In this area, 6 distinct ecosystems converge and as a result a vast array of life is present. We saw a Monoclad Cobra, a Sea snake, Monkeys, Giant Water Monitors, eagles and lizards in addition to plant life and sea life that I wouldnít be able to start to name.

On the night of the highest tide of the year just as it was getting dark I was leaning on the wall of a restaurant. The water was about thigh deep and was lapping against the wall a few feet from me. About 10 feet away I saw a large snake swimming parallel to the shore. It was a cobra about 8 feet in length. It eventually swam about 5 feet from me. I called out to the boatmen who were hanging out close by. They became very excited and one of them jumped in the water behind the snake trying to grab it. At the same time about 5 waiters from the restaurant, Cinta and another boatman came up, all very excited. The boatman followed the snake in the water for 50 feet and after it turned followed it another 200 feet until it escaped. At the same time the shore team ran back and forth presumably shouting encouragement in Thai to the boatman in the water.
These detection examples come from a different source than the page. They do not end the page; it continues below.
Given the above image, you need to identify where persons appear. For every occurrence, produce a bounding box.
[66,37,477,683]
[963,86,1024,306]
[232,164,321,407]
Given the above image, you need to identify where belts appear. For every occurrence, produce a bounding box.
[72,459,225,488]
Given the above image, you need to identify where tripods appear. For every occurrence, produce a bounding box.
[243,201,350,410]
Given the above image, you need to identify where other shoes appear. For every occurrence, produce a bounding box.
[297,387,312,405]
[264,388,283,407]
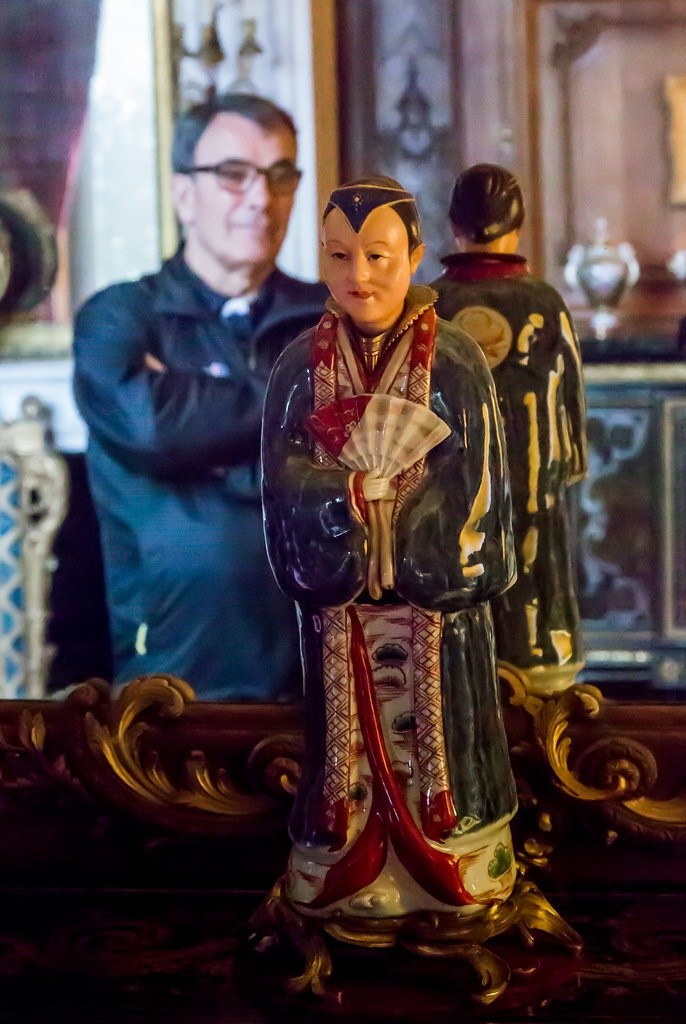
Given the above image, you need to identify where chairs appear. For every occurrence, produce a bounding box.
[0,395,70,698]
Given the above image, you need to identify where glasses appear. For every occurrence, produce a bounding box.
[181,161,301,195]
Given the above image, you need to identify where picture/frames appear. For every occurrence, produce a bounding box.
[152,0,344,285]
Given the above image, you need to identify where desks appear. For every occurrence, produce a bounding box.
[579,337,686,689]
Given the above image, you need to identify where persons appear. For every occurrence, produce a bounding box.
[426,164,660,805]
[72,93,319,702]
[248,172,580,1006]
There was a great deal of commotion. The boatman was never able to hold the snake well enough to capture it. I was unable to understand why he did this and what significance the snake had for them.

The most dangerous things I encountered on this trip besides poisonous snakes and the equipment on some routes were the falling coconuts. These fell regularly at night, seemed to shake the ground and often woke us up. I was terrified that one would fall on my head.
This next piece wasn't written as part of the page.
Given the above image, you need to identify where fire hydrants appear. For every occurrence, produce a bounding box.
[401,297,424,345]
Before leaving Canada, I was concerned about the mosquitoes. Much to our relief, the mosquitoes were only a mild nuisance, easily discouraged by a little DEET that we only used at a few crags that were in forested areas. At night we used mosquito netting, although this was not essential. Canadian mosquitoes are larger, more persistent, meaner and swarm in greater numbers.
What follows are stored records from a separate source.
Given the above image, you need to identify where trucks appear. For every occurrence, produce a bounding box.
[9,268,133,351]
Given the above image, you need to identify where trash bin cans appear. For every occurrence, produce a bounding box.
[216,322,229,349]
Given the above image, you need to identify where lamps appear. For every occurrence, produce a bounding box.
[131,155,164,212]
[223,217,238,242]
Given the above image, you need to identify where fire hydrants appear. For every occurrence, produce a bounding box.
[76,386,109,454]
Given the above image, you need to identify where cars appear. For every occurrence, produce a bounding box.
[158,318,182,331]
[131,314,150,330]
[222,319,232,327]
After a few weeks in Thailand I felt disconnected with the outside world. I read the Bangkok Post to try to stay connected but had difficulty getting up to date issues. They were often old issues and out of sequence. Events that I read about had already happened days before and seemed so far off. Often I read issues out of sequence and had already read the ending of a news story as I read a previous issue. This gave time a strange quality.

The Thai people were so consistently friendly and genuinely nice. It was unacceptable to not be happy in public. At times the black side of my personality came forth. I felt like grumbling and being in a bad mood. It was impossible to do this in public as it was so frowned upon. I resorted to hiding in my bungalow and being moody by myself emerging later when the mood had passed.

If you are planning a trip here, almost everything you will need can be acquired in Ralei, Ao Nang or Krabi. The only thing I couldnít find is power bars or sport bars. If you need these, better to bring some along.

I strongly recommend a climbing trip to Thailand especially if you are also interested in climbing in paradise.